:: WHAT THE TASK ASKS ::
Extend the passage on substance use disorders that co-occur with other disorders, continuing from the end of its last sentence.
[TEXT BLOCK Boundary: Start]
The substance abuse treatment field is increasingly recognizing that substance use disorders frequently coexist with other diagnosable disorders (Westermeyer, 1998) and personal problems (Miller & Rollnick, 2002). In response, there is a major trend toward improving the quality and integration of treatment approaches for comorbid disorders (Frances & Miller, 1998; Polcin, 1992). To address the full scope of a client’s problems, a treatment provider needs to assess the presence and nature of concomitant difficulties, and plan treatment according to the findings of initial and ongoing assessments. Effective treatment planning and implementation for clients with comorbid disorders and multiple problems require the therapist to be adept at assessing, diagnosing, educating, motivating, and intervening with complex clients. Also, the therapist may need to coordinate efforts with other members of a treatment team. Continuing education about the causes, manifestations, pathophysiology, clinical course, and treatment outcomes of addictive disorders also helps therapists to conduct appropriate treatment, referrals, and consultations regarding clients with comorbid disorders. Certainly this need for enhanced information and communication among professionals trying to integrate treatment efforts also points to the essential role of researchers in translating their findings for practical application as well as generating new knowledge about addictive processes.

Anxiety Disorders. Aside from multiple substance use disorders, anxiety and mood disorders occur most frequently along with substance use disorders. However, virtually every DSM–IV Axis I and II disorder has been observed in combination with substance abuse or dependency (Ott & Tarter, 1998). Persons with anxiety disorders, compared with nonanxious controls, have a doubly high risk of substance use disorders, with alcohol users exhibiting higher rates of anxiety disorders than either cocaine or opiate users (Ott, Tarter, & Ammerman, 1999). Attempts to determine which disorder is primary are complicated, but research suggests that, among alcoholics, generalized anxiety tends to precede alcohol use disorders, whereas most other anxiety disorders among alcoholics are alcohol-induced (Ordorica & Nace, 1998).

Mood Disorders. Clinically significant depression also occurs approximately twice as frequently among substance abusers. Evidence indicates that secondary depression is substantially more common than primary depression, particularly among men (Ott et al., 1999). Among women, however, depression leads to excessive alcohol consumption in about 66% of cases. Gender differences in the risk of mania have also been observed, with alcoholic men three times more likely than the general population and alcoholic women ten times more likely to develop manic symptoms over a lifetime (Ordorica & Nace, 1998).

Personality Disorders. Personality disorders also frequently co-occur among substance abusing populations, especially antisocial and borderline personality disorders. Engaging in interpersonal violence or behavior that violates social norms has been found to predict illegal drug use (Ott et al., 1999). Among alcoholic client populations, men were four times more likely and women twelve times more likely to meet the criteria for one of these two personality disorders compared with the general population (Ordorica & Nace, 1998). Family history studies suggest a genetic link: The children of parents with substance abuse disorders often exhibit externalizing behavior disorders as early as age three, whereas the adopted out children of biological parents with antisocial personality disorders show greater than average tendencies to develop conduct disorders, attention deficit disorders, and substance abuse disorders (Ott et al., 1999).
[TEXT BLOCK Boundary: End]
[RECORDED DATA Boundary: Start]
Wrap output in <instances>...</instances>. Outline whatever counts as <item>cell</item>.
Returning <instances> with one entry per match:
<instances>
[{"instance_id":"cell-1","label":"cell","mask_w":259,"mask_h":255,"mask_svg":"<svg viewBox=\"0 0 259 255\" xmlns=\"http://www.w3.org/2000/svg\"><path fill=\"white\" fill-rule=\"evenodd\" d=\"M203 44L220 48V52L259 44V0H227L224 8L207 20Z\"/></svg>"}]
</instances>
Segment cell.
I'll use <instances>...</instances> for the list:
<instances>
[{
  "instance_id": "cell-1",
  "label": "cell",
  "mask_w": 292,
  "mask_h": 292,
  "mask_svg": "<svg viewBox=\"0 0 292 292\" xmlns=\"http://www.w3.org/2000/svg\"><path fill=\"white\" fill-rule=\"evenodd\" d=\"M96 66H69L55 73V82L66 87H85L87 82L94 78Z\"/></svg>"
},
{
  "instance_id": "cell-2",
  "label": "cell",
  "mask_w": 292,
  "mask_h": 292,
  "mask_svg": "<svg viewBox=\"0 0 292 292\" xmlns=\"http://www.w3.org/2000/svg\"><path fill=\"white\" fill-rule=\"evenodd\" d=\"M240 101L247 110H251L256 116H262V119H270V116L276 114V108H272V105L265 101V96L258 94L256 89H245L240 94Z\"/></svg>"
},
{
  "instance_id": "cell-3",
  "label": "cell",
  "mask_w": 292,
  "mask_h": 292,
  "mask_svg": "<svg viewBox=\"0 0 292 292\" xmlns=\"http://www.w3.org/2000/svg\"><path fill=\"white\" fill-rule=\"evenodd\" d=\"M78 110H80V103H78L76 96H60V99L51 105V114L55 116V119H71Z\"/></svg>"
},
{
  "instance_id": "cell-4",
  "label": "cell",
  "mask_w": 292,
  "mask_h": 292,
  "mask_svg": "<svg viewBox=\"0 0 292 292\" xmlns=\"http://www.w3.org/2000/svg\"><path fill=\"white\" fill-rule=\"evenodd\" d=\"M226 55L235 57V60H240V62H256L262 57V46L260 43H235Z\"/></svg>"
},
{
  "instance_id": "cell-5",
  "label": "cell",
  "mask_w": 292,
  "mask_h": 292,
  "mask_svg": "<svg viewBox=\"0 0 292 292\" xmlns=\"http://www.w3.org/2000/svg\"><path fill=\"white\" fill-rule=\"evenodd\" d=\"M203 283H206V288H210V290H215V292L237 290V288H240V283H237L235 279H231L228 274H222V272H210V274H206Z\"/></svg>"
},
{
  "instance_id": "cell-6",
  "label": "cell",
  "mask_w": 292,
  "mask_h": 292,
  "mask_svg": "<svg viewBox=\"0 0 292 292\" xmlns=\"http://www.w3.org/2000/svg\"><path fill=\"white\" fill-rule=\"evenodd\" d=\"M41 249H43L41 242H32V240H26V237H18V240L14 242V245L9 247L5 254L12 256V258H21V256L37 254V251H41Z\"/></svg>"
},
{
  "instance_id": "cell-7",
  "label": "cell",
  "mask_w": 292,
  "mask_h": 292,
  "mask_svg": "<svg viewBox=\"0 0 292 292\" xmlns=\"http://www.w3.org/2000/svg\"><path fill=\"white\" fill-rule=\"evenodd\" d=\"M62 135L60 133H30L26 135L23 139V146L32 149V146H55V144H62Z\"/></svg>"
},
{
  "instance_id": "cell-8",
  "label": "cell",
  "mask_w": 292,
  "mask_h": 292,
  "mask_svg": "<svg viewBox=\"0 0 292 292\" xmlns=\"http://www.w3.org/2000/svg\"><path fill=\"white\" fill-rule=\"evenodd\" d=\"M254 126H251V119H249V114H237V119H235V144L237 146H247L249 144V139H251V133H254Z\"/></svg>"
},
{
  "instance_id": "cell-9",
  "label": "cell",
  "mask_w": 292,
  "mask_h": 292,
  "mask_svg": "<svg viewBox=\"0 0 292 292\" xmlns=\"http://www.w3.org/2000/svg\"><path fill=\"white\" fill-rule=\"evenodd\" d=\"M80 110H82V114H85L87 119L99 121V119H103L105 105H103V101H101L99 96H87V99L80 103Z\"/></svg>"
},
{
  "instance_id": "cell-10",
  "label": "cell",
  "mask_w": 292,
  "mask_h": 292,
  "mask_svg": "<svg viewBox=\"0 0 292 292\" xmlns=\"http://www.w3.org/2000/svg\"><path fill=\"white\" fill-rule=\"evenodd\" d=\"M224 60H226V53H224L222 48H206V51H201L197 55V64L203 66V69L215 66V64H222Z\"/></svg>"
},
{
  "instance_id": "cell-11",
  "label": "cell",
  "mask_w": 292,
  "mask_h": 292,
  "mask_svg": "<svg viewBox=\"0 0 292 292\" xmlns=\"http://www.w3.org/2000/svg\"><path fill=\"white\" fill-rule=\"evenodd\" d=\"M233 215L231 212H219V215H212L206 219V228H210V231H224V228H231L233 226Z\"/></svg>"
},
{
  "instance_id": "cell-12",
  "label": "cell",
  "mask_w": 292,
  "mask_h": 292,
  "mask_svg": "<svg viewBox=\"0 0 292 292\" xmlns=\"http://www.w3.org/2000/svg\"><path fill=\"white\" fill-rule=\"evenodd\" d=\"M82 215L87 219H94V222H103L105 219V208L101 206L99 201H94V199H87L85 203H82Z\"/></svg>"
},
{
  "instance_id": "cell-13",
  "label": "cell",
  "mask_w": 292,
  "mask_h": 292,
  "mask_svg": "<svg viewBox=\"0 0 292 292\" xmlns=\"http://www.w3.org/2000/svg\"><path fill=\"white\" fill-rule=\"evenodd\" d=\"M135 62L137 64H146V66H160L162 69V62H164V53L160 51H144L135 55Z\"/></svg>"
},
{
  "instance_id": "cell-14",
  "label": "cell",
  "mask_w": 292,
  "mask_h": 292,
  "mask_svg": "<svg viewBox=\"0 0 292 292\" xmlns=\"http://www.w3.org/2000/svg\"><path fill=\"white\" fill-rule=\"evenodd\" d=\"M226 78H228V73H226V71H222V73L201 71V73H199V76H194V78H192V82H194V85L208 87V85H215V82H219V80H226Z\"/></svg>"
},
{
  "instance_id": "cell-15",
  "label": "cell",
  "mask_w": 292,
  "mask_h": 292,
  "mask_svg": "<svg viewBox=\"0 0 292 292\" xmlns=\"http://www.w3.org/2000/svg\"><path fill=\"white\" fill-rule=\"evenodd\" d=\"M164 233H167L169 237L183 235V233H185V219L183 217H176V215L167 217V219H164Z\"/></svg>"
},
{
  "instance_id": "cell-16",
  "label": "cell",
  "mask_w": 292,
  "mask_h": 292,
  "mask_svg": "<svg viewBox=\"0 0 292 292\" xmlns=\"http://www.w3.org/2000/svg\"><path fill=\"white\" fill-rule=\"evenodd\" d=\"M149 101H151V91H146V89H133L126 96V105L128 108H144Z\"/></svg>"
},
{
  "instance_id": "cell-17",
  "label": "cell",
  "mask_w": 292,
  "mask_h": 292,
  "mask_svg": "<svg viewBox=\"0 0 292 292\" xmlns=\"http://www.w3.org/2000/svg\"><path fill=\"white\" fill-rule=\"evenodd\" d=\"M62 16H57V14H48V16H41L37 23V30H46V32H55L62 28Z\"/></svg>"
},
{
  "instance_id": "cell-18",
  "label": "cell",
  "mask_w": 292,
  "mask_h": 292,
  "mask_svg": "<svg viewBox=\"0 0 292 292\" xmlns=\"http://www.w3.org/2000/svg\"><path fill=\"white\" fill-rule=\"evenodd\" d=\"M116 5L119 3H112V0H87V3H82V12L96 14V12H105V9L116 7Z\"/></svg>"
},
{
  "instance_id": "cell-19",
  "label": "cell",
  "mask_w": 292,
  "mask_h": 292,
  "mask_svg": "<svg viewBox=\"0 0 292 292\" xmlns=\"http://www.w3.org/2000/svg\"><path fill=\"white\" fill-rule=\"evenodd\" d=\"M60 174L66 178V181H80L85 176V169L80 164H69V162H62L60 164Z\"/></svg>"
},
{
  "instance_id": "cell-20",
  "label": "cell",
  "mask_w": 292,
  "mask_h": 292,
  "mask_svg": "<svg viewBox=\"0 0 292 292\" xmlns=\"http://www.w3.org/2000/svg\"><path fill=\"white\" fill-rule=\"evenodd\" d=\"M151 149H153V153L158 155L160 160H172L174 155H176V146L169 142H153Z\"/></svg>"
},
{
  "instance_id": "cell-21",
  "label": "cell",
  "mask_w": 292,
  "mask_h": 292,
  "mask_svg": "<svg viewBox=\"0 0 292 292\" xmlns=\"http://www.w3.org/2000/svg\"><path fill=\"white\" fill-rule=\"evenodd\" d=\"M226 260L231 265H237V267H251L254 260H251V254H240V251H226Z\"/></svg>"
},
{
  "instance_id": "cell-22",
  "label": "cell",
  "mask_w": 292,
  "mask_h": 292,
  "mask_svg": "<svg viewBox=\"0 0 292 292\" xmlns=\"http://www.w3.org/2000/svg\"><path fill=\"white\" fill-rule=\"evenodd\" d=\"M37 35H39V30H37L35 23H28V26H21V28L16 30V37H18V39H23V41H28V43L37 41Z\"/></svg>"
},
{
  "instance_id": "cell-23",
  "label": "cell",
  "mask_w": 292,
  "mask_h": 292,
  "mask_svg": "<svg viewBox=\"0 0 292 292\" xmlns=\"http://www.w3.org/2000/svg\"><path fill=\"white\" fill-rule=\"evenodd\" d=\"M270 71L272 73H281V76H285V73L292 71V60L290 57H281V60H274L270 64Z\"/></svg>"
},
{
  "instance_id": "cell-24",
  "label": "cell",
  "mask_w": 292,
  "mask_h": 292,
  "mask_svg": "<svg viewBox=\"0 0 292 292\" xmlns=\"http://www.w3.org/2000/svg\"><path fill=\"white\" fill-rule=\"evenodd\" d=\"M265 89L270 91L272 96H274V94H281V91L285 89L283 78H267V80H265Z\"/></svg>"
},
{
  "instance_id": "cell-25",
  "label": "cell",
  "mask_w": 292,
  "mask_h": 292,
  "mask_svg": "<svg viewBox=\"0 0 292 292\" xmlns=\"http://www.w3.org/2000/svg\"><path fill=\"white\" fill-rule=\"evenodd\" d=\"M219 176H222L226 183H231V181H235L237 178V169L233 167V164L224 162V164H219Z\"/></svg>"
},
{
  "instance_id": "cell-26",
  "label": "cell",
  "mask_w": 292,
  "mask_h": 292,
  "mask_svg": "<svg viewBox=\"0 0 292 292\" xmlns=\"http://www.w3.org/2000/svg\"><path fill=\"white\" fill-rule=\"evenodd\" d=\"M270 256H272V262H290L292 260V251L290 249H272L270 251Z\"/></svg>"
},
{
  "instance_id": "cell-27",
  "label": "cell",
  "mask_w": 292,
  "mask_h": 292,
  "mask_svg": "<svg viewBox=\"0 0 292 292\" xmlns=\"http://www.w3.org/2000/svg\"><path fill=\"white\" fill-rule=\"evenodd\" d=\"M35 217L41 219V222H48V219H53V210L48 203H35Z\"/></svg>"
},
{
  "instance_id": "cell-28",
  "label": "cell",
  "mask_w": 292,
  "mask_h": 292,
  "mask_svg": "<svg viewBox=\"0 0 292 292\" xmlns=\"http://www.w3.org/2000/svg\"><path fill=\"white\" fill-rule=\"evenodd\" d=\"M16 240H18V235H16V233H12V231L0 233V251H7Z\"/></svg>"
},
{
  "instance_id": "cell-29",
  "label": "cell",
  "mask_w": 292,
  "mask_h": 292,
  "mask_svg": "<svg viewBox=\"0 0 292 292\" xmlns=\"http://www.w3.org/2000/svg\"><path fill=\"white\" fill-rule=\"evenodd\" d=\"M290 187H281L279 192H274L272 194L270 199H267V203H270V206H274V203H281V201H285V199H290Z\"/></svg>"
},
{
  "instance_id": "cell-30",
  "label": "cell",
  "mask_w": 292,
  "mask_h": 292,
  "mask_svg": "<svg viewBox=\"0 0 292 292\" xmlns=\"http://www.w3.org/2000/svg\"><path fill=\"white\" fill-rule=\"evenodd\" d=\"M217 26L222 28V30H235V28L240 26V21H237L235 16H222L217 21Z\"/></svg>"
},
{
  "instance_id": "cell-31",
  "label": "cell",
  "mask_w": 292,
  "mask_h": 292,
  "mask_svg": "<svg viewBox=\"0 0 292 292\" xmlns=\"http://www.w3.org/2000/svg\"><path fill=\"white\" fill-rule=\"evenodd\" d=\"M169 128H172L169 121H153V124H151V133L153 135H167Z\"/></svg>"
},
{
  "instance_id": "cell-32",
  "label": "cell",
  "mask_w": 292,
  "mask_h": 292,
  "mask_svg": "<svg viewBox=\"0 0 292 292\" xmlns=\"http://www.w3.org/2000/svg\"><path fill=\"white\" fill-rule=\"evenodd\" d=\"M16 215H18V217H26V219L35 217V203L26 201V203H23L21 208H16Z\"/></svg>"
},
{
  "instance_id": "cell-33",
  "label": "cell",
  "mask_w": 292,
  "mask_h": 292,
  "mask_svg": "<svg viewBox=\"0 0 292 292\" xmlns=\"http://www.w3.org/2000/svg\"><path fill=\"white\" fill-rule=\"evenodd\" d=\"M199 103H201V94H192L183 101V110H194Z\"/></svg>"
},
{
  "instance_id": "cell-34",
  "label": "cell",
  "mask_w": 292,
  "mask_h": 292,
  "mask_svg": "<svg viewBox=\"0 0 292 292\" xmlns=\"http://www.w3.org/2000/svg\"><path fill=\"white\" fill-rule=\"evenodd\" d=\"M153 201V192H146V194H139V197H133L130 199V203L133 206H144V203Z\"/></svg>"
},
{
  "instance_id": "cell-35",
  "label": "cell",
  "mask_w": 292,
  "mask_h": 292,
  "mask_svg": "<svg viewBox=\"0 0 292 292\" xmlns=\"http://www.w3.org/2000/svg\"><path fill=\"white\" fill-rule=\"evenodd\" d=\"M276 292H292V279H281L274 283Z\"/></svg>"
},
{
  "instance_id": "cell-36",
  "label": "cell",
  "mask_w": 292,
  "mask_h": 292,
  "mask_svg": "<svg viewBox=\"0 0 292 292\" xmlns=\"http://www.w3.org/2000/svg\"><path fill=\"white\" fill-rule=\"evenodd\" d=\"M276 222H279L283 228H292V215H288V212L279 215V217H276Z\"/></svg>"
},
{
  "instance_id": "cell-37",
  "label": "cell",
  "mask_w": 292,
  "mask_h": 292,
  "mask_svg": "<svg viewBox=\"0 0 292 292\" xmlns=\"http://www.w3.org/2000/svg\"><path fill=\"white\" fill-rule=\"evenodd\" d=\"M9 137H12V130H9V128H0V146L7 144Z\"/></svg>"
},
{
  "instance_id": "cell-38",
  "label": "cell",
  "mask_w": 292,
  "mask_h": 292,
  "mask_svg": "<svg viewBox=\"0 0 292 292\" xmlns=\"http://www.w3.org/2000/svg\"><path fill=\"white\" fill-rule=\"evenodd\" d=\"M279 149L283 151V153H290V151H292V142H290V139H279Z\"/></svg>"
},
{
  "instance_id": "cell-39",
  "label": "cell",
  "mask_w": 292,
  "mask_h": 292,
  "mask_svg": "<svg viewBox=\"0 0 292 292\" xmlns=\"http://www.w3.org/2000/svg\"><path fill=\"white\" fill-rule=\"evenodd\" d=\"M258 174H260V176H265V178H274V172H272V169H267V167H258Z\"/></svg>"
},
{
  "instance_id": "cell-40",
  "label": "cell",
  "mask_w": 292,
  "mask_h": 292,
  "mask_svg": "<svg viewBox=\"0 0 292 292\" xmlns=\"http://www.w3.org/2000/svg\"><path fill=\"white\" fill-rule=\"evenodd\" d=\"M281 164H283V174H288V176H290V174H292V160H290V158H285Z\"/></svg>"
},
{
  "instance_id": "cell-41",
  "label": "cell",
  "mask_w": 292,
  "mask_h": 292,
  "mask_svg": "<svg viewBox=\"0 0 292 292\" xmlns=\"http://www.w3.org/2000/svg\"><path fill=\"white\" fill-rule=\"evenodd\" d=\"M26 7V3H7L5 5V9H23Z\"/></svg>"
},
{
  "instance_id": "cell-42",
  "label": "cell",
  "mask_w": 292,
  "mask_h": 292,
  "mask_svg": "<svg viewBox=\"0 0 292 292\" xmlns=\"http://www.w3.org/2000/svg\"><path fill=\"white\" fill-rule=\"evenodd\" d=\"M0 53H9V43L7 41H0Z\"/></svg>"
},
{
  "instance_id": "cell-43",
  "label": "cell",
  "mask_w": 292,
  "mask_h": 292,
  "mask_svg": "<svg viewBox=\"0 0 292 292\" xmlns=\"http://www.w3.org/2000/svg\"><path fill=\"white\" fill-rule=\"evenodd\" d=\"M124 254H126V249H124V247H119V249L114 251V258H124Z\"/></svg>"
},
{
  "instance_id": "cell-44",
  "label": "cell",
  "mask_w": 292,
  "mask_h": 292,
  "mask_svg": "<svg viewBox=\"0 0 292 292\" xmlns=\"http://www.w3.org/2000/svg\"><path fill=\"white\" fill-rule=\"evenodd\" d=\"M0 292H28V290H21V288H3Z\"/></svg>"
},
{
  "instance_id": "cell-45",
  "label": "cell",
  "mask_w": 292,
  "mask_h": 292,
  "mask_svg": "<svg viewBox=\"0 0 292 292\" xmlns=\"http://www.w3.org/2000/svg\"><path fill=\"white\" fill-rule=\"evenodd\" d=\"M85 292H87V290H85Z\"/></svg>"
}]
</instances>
[RECORDED DATA Boundary: End]
:: RESULT FOR THIS TASK ::
Psychotic Disorders. High comorbidity rates have also been documented between substance use disorders and psychotic disorders—namely, schizophrenia. Clients with one of these disorders are four times more likely to also meet the criteria for the other (Ordorica & Nace, 1998; Ott et al., 1999). Some evidence suggests that alcoholism is likely to develop after the onset of schizophrenia (Ordorica & Nace, 1998). With stimulants and hallucinogens, however, chronic use by vulnerable persons preceding the development of psychotic symptoms predicts the earlier onset of schizophrenia (Ott et al., 1999).

Implications of Comorbid Disorders. Most cases of comorbid disorders, with the exception of anxiety, have been associated with higher morbidity and poorer prognosis for clients (Ott et al., 1999). Aside from that observation, there is little agreement about the meaning, relevance, and implications of comorbid disorders. Hyman (2000) argued that society has systematically underestimated the extent of comorbidity and the significance of associated problems. Evidence of the high rates of substance abuse among client populations and the frequent incidence of comorbid disorders suggest it is likely that substance abuse concerns will emerge in many therapy relationships.

THE IMPORTANCE OF THERAPIST SELF-KNOWLEDGE IN SUBSTANCE ABUSE THERAPY

Many psychotherapists and trainees are quick to acknowledge the far-ranging extent to which their clients’ lives have been touched by substance use. Even so, at least anecdotally, many mental health counselors and psychotherapists consider substance abuse treatment as a separate treatment modality, further expressing low interest in addressing a client’s substance use issues in therapy. Such therapists may claim insufficient training or lack of motivation for working with clients exhibiting substance use disorders.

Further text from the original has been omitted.